A feminist is a person, male or female; feminism is an ideology, and being an ‘ism’, it shares the collective limitation of all ‘isms’ (capitalism, socialism, communism, humanism, radicalism, lesbianism, constitutionalism, etc.). And what is this collective limitation, one may ask. It is this: they are at best half-baked and at worst badly-baked ideologies; they stretch their ideals to the limits in the process of which touch with real life is sometimes lost. For instance, while capitalism prefers profit to human welfare, communism prefers human welfare to industry; neither of capitalism and communism is very correct. Of course, we’re working with capitalism because it is, in more ways than one, the lesser evil.
I’m a fan of Chimamanda’s. I like the fact that she’s a feminist and sticks her neck out to trumpeting why she thinks the existing gender structure is fraught with more negatives than positives. She first bought my admiration by her “Danger of the single story” (TED talk), which UNN’s Lionfm played every other morning of my Nsukka days. I especially enjoyed her 2015 graduation speech at Wellesley College in the US and her “Why we should all be Feminists” (TED talk). Her books – Purple Hibiscus, Half of a Yellow Sun, Americanah – are even some of the finest books on the planet, and a budding writer like me should like her for her ‘wordsworth.’ However, Ms Adichie isn’t responsible for my feminist bent; she didn’t influence me that far. I only came to discover that we share similar views on gender and social engineering. And if you insist that a feminist must profess feminism, then we both belong to a feminism type that is unique to us: we don’t fight about it; we merely state the obvious and leave the rest to ‘your’ reason.

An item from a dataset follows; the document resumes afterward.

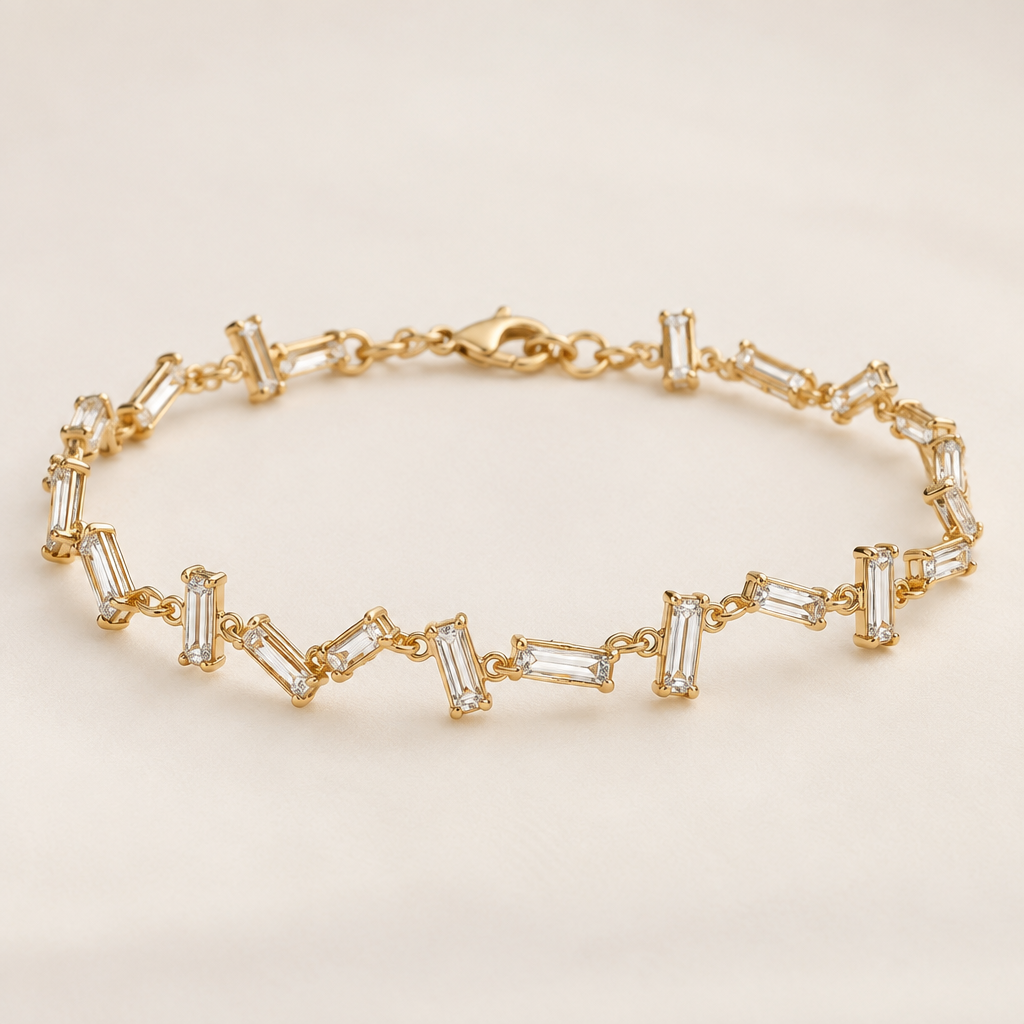 A delicate yellow-gold bracelet featuring clear baguette-cut stones arranged in an irregular, scattered pattern. The baguette stones are set at alternating angles—vertical, diagonal, and slightly horizontal—creating a messy, asymmetrical “floating” effect rather than a perfectly aligned row. Each stone is individually set in a thin gold frame, with small gaps and gold links connecting the pieces. The bracelet should look fine, feminine, and slightly chaotic, like scattered baguette diamonds wrapping around the wrist.
Important details to emphasize: rectangular baguette stones, random orientations, asymmetrical placement, thin yellow-gold settings, and a delicate—not chunky—overall look.
photorealistic jewelry design, A delicate yellow-gold bracelet featuring clear baguette-cut stones arranged in an irregular, scattered pattern. The baguette stones are set at alternating angles—vertical, diagonal, and slightly horizontal—creating a messy, asymmetrical “floating” effect rather than a perfectly aligned row. Each stone is individually set in a thin gold frame, with small gaps and gold links connecting the pieces. The bracelet should look fine, feminine, and slightly chaotic, like scattered baguette diamonds wrapping around the wrist.
Important details to emphasize: rectangular baguette stones, random orientations, asymmetrical placement, thin yellow-gold settings, and a delicate—not chunky—overall look., modern style, just the design no text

I became a feminist watching my mother, interacting with the women in my personal space, observing the generality of women, studying philosophy and coming out different. I became a feminist when my sense of justice, right and wrong developed. And when it did develop, some things just didn’t make sense anymore. There were things I couldn’t tolerate anymore about this whole gender stereotyping. Why on earth, for instance, should my dear sister be inferior to me – in any sense – because she is feminine? Why on earth “must” a man have something when there is a woman that could make a better delivery of the role? Why, why & why? I’m not saying this because I want to win the admiration of concerned women, but because I quite don’t get it! I don’t even understand St. Paul instructing Timothy to have women ‘shut up’ in church.
I’m a feminist because I believe in the equal access to opportunities and prestige by men and women. I’m a feminist because I believe everyone should be more merit-oriented than chauvinistic; meritocracy has remained a core value of worthy organizations. I’m a feminist because I believe in the democratization of service; everyone should serve. I’m a feminist because I need my lady-friends to be the very best of themselves and not be limited by anything artificial that goes under the aegis of ‘gender roles’. I’m a feminist for every good reason that you can think of. Yes, I preach ‘complementarity’ and decry ‘subjugation’.
Don’t get it twisted. I know enough about social engineering. I know that there ought to be some sort of roles, functions and ideals in order to achieve social order, leading to collective progress. But I also know that those that sat at table to decide the present structure didn’t mean well enough for the collective lot. If you know what Female Genital Mutilation, FGM, is, especially its four types corresponding to levels of intensity, then you’ll agree with me that that idea came from the pit of hell.
On my part, I really can’t think much of a man who dares says to a lady, “C’mon keep quiet and sit down, you’re ‘just’ a woman?” What is ‘just’ about being a woman when my very own angel mother is one? I blame the lady too who would dare open her mouth and say, “Don’t you know I’m a lady?” Am I blind? Even a blind man knows you’re a lady by the electric charges you fire at him. I especially blame the custodians of the perpetration of gender inequality who succeeded in making her think so.
Mind you, the husband is not superior to his wife in any sense; he’s only “primus inter pares” – first among equals. He is not first by right but by privilege. And the problem with every privilege is that it has the capacity to blind – and has blinded many a man. I pray for us men, that we may regain our sight, and that we may see what the future of gender struggles holds for us. Yes, it’s such a struggle where everyone gets to lose. Someone said it best: “In a family fight… there is no real winner as the entire family is the ultimate loser.”
I hate feminism, at least as we experience it in practice, for one reason: It seeks revenge instead of redress.